Na decisão do STJ sobre recuperação judicial, por que não se exigiu, no caso julgado, a prova de regularidade fiscal? Explique em até três frases.

**Trecho do documento:**
□ □ □ □
- Relator(a)
- Ministro Ricardo Villas Bôas Cueva
- Órgão julgador
- Terceira Turma
- Data do julgamento
- 09/02/2026
- Data de publicação
- 12/02/2026
STJ – Acórdão, Rel. Ministro Ricardo Villas Bôas Cueva, Terceira Turma, j. 09/02/2026, p. 12/02/2026
AGRAVO EM RECURSO ESPECIAL. RECUPERAÇÃO JUDICIAL. NEGATIVA DE PRESTAÇÃO JURISDICIONAL. NÃO CONFIGURADA. CERTIDÃO NEGATIVA DE DÉBITO TRIBUTÁRIO. APRESENTAÇÃO. CONCESSÃO DA RECUPERAÇÃO JUDICIAL ANTERIOR À VIGÊNCIA DA LEI Nº 14.112/2020. INEXIGIBILIDADE. PRECEDENTES. 1. Na espécie, não houve violação do art. 1.022 do Código de Processo Civil, visto que agiu corretamente o tribunal de origem ao rejeitar os embargos de declaração por inexistir omissão, contradição, obscuridade ou erro material no acórdão atacado, ficando patente o intuito infringente da irresignação. 2. A atual jurisprudência desta Corte é no sentido de que, após a entrada em vigor da Lei nº 14.112/2020, é imprescindível a comprovação da regularidade fiscal, com a apresentação das certidões negativas de débito tributário, para a concessão da recuperação judicial. 3. O marco temporal para a comprovação da regularidade fiscal como pressuposto para concessão da recuperação judicial é a data da decisão de concessão, que deve ser proferida já na vigência da Lei nº 14.112/2020. 4. Na hipótese dos autos, a homologação do plano de recuperação judicial ocorreu em 15/10/2020, logo, em momento anterior à vigência da Lei nº 14.112/2020, razão pela qual se deve aplicar o entendimento anterior, no sentido da inexigibilidade da comprovação da regularidade fiscal. 5. Agravo conhecido para negar provimento ao recurso especial. (AREsp n. 2.182.774/SC, relator Ministro Ricardo Villas Bôas Cueva, Terceira Turma, julgado em 9/2/2026, DJEN de 12/2/2026.)
□ □ □ □
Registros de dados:
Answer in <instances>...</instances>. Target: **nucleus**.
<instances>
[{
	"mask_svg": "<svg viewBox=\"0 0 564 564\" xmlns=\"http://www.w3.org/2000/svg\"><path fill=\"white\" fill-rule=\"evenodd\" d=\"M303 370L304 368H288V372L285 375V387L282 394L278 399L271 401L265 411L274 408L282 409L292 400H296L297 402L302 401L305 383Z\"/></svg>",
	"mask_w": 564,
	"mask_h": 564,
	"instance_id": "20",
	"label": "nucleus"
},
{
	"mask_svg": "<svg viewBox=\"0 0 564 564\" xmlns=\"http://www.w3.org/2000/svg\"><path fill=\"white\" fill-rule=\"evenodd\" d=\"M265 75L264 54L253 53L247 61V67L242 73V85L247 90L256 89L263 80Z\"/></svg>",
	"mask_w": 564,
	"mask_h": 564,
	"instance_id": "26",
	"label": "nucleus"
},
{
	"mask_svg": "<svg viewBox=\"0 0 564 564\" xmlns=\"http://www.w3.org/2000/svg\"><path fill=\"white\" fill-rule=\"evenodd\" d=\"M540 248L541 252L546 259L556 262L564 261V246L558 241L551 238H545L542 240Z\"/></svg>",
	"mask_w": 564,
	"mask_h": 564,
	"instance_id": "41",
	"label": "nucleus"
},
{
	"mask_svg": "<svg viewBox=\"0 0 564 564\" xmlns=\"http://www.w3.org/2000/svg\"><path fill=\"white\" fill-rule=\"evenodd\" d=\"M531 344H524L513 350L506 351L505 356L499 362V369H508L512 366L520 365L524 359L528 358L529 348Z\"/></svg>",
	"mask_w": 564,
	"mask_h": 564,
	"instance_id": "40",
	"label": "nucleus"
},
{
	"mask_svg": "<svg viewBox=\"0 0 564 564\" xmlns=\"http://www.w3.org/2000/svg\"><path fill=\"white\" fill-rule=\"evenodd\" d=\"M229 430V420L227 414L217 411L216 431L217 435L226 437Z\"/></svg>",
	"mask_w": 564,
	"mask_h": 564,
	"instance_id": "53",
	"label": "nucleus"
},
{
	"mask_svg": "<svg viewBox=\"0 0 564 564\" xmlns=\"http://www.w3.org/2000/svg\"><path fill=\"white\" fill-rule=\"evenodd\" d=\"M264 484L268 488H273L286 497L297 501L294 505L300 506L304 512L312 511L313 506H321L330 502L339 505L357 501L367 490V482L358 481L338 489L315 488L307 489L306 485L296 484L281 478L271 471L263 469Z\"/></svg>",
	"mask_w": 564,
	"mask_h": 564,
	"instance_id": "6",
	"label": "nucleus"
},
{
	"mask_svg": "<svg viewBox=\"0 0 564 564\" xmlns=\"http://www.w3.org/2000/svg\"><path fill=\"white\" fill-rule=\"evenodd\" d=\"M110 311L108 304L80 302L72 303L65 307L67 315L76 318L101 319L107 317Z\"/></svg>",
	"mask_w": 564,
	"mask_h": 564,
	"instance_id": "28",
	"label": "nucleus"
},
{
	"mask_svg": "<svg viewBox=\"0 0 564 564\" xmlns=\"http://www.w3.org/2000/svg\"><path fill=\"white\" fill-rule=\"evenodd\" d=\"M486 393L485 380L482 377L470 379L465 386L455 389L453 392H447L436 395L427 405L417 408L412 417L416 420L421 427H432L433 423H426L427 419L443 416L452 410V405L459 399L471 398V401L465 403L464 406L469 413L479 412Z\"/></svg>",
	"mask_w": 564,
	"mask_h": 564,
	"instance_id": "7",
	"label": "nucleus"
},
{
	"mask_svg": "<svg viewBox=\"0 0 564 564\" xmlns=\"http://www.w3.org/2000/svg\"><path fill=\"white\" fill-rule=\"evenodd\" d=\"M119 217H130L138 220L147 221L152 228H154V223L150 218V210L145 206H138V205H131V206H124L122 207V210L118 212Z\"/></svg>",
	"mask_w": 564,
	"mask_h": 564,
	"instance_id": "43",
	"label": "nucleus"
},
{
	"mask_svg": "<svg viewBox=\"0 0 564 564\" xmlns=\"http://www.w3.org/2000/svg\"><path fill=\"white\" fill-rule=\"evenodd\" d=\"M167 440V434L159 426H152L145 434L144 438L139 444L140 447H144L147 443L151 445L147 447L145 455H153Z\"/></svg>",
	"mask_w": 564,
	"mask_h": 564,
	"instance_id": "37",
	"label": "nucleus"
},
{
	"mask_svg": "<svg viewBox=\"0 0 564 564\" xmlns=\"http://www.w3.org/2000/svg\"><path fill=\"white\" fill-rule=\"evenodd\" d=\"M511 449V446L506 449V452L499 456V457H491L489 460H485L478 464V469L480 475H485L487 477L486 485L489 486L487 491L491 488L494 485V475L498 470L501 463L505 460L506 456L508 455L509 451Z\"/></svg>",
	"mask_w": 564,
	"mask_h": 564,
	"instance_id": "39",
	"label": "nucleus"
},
□ □ □ □
**Resolução:** O marco para exigir a prova de regularidade fiscal é a data da decisão de concessão, que deve sair já na vigência da Lei nº 14.112/2020. No caso, a homologação do plano de recuperação judicial ocorreu em 15/10/2020, antes da vigência dessa lei. Por isso se aplica o entendimento anterior, pelo qual essa comprovação não era exigível.